Wednesday, November 19, 2003
Updated: November 20, 3:03 PM ET
2003 Fantasy Racing Recap
By Bryan Van Stippen
The end of the 2003 Winston Cup season only means teams will quickly get to work on their cars for the 2004 Nextel Cup season and the Daytona 500. But before moving on to some predictions, let's take a look at the fantasy season that was.
Consistency was the key for Winston Cup champion Matt Kenseth, who posted 25 top 10s with just one win -- the second time in the modern era in which a champion has won just one race. Successful fantasy owners also relied on consistency to rise to the top. Here's a look at the drivers who helped and hurt the race for a fantasy title.
Most Consistent: Matt Kenseth
Just as Kenseth's consistency won him the championship, it also keyed many fantasy title runs. Kenseth took over the points lead early in the season and never relinquished it, as he was nearly 500 points ahead of the competition with a just a few races to go. At one point, Kenseth posted 26 top 15s in 28 races, never finishing worse than 22nd. He did have a few problems in the final eight weeks, finishing outside the top 30 three times -- including his worst finish of the season in the final race -- but no driver was better from week to week.
Most Fantasy Points: Ryan Newman
In his second season on the circuit, Newman proved to be a rising star. He had troubles in the first half of the season, with just eight top-10 finishes. Three of those were wins, but he also had six finishes of 38th or worse during that stretch. Beginning with a win at Texas in the seventh race, Newman did not go more than six races without a trip to victory lane. He had plenty of problems this season, with 11 finishes outside the top 20, but he led the series in wins (8) and posted a series-high 17 top 5s.
Most Reliable: Jimmie Johnson
After a remarkable 2002 rookie season in which he finished third in the point standings, Johnson moved up to second in 2003. Johnson posted three wins and 20 top 10s while finishing outside the top 20 just five times. He was the hottest driver on the circuit in the final seven races, finishing no worse than seventh place and finishing in the top three in the final six races. Johnson was more reliable than Kenseth or Newman in that span and has plenty of momentum heading into 2004.

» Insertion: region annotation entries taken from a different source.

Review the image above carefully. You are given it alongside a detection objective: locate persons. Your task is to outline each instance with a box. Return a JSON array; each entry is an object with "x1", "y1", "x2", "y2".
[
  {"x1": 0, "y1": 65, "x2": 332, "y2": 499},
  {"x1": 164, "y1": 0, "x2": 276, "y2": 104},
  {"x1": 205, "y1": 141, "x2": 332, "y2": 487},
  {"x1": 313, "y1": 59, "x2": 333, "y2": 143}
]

Comeback of the Year: Terry Labonte
Labonte began to slide after winning a championship in 1996, finishing outside the top 20 in the point standings each of the last two years - the first time he had been outside the top 20 in his career. Not much was expected out of him in 2003, but the wily veteran posted his first win in three years by winning at Darlington. Labonte battled all season long, after posting just one top 10 finish in the first 12 races. Labonte then rattled off 14 finishes of 20th or better in a 15-race stretch, including seven top 10s. Although not spectacular after winning at Darlington -- with just two more top 10 finishes in the final 11 events -- Labonte climbed to 10th in the final standings and earned his first trip to New York in five years.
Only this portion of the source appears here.